Warum eine Biopsie empfohlen wurde, ohne einen Grund dafür zu nennen, könnte ich nur vermuten.

Ich würde Dir raten, die Radio-Chemo-Therapie zu machen.
Ich wünsche Dir sehr, dass sie Erfolg hat.
Ich denke, dass die Biopsie mehr Risiko als Erkenntnis bringt.
KaSy
KaSy
Majak
14.11.2017 13:18:50
Eine Biopsie ist indiziert, weil man sonst keine gesicherte Diagnose hat. Und die Frage nach Behandlungschancen muss unvollständig bleiben, wenn man nicht sicher weiß, mit welchem Tumor man es zu tun hat. Dieses Wissen kann die Entscheidung dahingehend beeinflussen, ob und in welcher Intensität eine Strahlentherapie in Frage kommt und ob man begleitend und/oder anschließend eine Chemotherapie machen sollte.
D.h. die Therapie kann auf Basis der Gewebeanalyse und Bestimmung von molekularen Markern besser angepasst und gesteuert werden.
Für den Fall, dass sich die Möglichkeit der Teilnahme an einer klinischen Studie ergibt, ist meist eine histologisch gesicherte Diagnose ein Einschlusskriterium.

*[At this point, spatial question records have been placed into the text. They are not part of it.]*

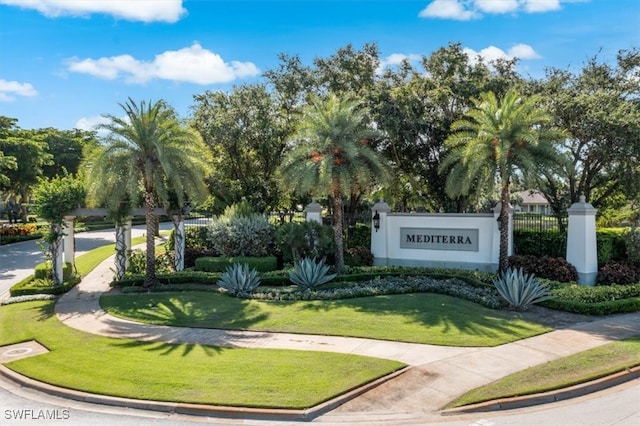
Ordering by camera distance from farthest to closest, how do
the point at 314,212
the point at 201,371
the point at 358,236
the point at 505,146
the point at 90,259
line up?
the point at 90,259
the point at 358,236
the point at 314,212
the point at 505,146
the point at 201,371

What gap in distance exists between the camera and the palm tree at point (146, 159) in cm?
1819

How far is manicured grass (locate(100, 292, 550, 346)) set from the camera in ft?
40.5

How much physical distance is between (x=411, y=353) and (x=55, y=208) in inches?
592

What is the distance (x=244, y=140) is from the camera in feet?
89.4

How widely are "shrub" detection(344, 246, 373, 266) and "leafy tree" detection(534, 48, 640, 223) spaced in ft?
25.9

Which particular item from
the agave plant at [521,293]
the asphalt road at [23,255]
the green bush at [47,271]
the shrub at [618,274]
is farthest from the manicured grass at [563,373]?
the asphalt road at [23,255]

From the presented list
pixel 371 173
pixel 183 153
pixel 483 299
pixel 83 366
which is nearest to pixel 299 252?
pixel 371 173

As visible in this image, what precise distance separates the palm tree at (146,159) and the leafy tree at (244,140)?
7051mm

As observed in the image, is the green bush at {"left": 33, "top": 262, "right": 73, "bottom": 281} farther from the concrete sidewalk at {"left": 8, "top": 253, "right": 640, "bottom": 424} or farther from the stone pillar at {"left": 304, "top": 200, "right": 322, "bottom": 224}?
the stone pillar at {"left": 304, "top": 200, "right": 322, "bottom": 224}

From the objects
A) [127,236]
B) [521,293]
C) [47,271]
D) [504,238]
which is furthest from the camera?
[127,236]

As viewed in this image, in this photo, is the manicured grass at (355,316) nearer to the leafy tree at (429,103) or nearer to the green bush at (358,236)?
the green bush at (358,236)

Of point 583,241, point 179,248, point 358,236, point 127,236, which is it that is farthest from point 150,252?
point 583,241

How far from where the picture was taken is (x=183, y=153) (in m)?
18.7

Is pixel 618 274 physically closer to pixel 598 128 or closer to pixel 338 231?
pixel 598 128
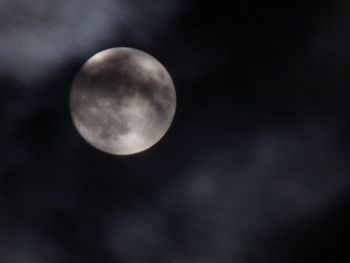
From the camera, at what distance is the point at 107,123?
1973 centimetres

Auf der anderen Seite sollte man sich natürlich über alle Risiken der Biopsie aufklären lassen. Eventuell kann man weitere bildgebende Verfahren hinzuziehen (z.B. FET-PET oder MR-Spektroskopie).
Majak
Prof. Mursch
14.11.2017 13:27:06
Das ganze ist so nicht sicher im Internet zu beantworten.
Es gibt verschieden Arten von Hirnstammtumoren, einige hat man bis vor kurzem tatsächlich bei typischem Aussehen definitiv nicht biopsiert. Andere würde man schon abklären lassen. Sie haben ohne Biopsie keine 100% Gewissheit, dass es sich um ein Gliom handelt.
Manche Marker (IDH1, p1/19q) können Sie nur duch die Biopsie bestimmen, was auch durchaus mal Konsequenzen haben kann.
In den Händen von routinierten Stereotaktikern hat eine Biopsie ein überschaubares Risiko.
.
Sie haben auch keine Prof. Dr. med. Kay Mursch
Neurochirurg
Zentralklinik Bad Berka
Prof. Mursch
bine007
14.11.2017 13:42:42
Liebe KaSy, lieber Majak,

ganz lieben Dank für eure Antworten und guten Wünsche!

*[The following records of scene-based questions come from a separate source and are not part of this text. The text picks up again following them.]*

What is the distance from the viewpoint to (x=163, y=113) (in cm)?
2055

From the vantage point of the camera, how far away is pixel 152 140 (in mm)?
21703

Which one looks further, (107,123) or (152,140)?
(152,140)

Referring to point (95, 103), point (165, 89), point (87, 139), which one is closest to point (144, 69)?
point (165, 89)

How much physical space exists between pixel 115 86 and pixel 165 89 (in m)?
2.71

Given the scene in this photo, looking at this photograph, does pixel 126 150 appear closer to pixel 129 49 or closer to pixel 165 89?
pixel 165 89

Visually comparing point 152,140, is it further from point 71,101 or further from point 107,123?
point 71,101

Ja, es ist schwierig abzusehen, ob die Biopsie aufgrund der Tumorlage mehr Risiko als Nutzen bringt. Und es ist die Frage, ob man durch die bessere Aussteuerung der Therapie wirklich signifikant längere Überlebensraten hat. Dass man ohne Biopsie keine Chance auf Studienteilnahme hat macht natürlich Sinn

Am Ende ist es wahrscheinlich eine Bauchentscheidung.

Liebe Grüße
bine007
bine007
bine007
14.11.2017 13:49:20
Sehr geehrter Herr Professor Mursch,

danke für Ihre Einschätzung. Sie schreiben „Manche Marker (IDH1, p1/19q) können Sie nur duch die Biopsie bestimmen, was auch durchaus mal Konsequenzen haben kann.“ Könnten Sie mir sagen, was mit Konsequenzen gemeint ist, könnte man beispielsweise bei bestimmten Arten von Gliomen durch eine andere oder besser ausgesteuerte Therapie die Überlebensraten signifikant erhöhen?

Herzliche Grüße
bine007
bine007
TabeaK
14.11.2017 14:01:57
Genau das, diese beiden Marker definieren eine Gruppe an Patienten mit deutlich laengerer Ueberlebenszeit und ggf. in der Zukunft mit besonderen Therapieoptionen abseits vom Standard. Eine Biopsie und Tumormarkerbestimmung wuerde es auch deutlich erleichtern in klinische Studien zu kommen, diese setzen so gut wie immer eine Biopsie vorraus.